On Fri, May 01, 2009 at 04:25:06PM -0700, Andrew Morton wrote:
> On Fri, 01 May 2009 19:05:21 -0400
> Rik van Riel <riel@...hat.com> wrote:
> 
> > Andrew Morton wrote:
> > > On Wed, 29 Apr 2009 13:14:36 -0400
> > > Rik van Riel <riel@...hat.com> wrote:
> > > 
> > >> When the file LRU lists are dominated by streaming IO pages,
> > >> evict those pages first, before considering evicting other
> > >> pages.
> > >>
> > >> This should be safe from deadlocks or performance problems
> > >> because only three things can happen to an inactive file page:
> > >> 1) referenced twice and promoted to the active list
> > >> 2) evicted by the pageout code
> > >> 3) under IO, after which it will get evicted or promoted
> > >>
> > >> The pages freed in this way can either be reused for streaming
> > >> IO, or allocated for something else. If the pages are used for
> > >> streaming IO, this pageout pattern continues.
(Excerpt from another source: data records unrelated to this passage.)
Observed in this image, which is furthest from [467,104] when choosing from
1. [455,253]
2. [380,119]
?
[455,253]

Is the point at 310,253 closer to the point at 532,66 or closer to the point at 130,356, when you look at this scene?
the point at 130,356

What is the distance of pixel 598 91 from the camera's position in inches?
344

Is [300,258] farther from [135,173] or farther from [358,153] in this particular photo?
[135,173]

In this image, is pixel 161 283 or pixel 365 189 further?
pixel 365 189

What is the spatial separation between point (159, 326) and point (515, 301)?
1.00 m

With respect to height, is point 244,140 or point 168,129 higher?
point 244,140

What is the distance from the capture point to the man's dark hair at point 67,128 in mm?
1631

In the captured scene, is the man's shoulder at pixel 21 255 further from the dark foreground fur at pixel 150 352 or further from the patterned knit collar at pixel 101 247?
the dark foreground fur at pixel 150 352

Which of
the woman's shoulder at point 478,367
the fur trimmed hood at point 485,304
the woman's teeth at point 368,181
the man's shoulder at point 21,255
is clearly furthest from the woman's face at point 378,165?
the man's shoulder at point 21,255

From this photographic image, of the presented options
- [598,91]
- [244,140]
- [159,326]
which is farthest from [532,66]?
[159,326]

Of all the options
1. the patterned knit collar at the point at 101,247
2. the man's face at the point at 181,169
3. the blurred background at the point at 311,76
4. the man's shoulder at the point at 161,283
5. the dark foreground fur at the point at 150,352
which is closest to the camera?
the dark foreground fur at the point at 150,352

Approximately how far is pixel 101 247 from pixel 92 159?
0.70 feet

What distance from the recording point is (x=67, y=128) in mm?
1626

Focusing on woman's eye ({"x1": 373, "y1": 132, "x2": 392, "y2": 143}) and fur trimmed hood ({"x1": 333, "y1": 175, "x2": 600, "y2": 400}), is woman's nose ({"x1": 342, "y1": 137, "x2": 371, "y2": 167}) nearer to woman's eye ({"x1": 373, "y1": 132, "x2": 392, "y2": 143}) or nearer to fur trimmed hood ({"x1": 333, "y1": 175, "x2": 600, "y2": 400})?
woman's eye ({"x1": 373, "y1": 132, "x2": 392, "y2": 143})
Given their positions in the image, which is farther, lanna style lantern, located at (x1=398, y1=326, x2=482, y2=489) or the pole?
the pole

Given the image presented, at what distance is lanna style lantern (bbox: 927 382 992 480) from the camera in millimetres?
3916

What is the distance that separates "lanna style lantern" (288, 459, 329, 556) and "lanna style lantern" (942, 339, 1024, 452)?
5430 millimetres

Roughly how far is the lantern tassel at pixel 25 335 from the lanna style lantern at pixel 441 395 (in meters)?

Otherwise, we will
> > >> fall back to the normal pageout pattern.
> > >>
> > >> ..
> > >>
> > >> +int mem_cgroup_inactive_file_is_low(struct mem_cgroup *memcg)
> > >> +{
> > >> +	unsigned long active;
> > >> +	unsigned long inactive;
> > >> +
> > >> +	inactive = mem_cgroup_get_local_zonestat(memcg, LRU_INACTIVE_FILE);
> > >> +	active = mem_cgroup_get_local_zonestat(memcg, LRU_ACTIVE_FILE);
> > >> +
> > >> +	return (active > inactive);
> > >> +}
> > > 
> > > This function could trivially be made significantly more efficient by
> > > changing it to do a single pass over all the zones of all the nodes,
> > > rather than two passes.
> > 
> > How would I do that in a clean way?
> 
> copy-n-paste :(
> 
> static unsigned long foo(struct mem_cgroup *mem,
> 			enum lru_list idx1, enum lru_list idx2)
> {
> 	int nid, zid;
> 	struct mem_cgroup_per_zone *mz;
> 	u64 total = 0;
> 
> 	for_each_online_node(nid)
> 		for (zid = 0; zid < MAX_NR_ZONES; zid++) {
> 			mz = mem_cgroup_zoneinfo(mem, nid, zid);
> 			total += MEM_CGROUP_ZSTAT(mz, idx1);
> 			total += MEM_CGROUP_ZSTAT(mz, idx3);
> 		}
> 	return total;
> }
> 
> dunno if that's justifiable.
> 
> > The function mem_cgroup_inactive_anon_is_low and
> > the global versions all do the same.  It would be
> > nice to make all four of them go fast :)
> > 
> > If there is no standardized infrastructure for
> > getting multiple statistics yet, I can probably
> > whip something up.
> 
> It depends how often it would be called for, I guess.
> 
> One approach would be pass in a variable-length array of `enum
> lru_list's, get returned a same-lengthed array of totals.
> 
> Or perhaps all we need to return is the sum of those totals.
> 
> I'd let the memcg guys worry about this if I were you ;)
> 
> > Optimizing them might make sense if it turns out to
> > use a significant amount of CPU.
> 
> Yeah.  By then it's often too late though.  The sort of people for whom
> (num_online_nodes*MAX_NR_ZONES) is nuttily large tend not to run
> kernel.org kernels.

Good point. We could add a flag that is tested frequently in shrink_list()
and updated less frequently in shrink_zone() (or whatever).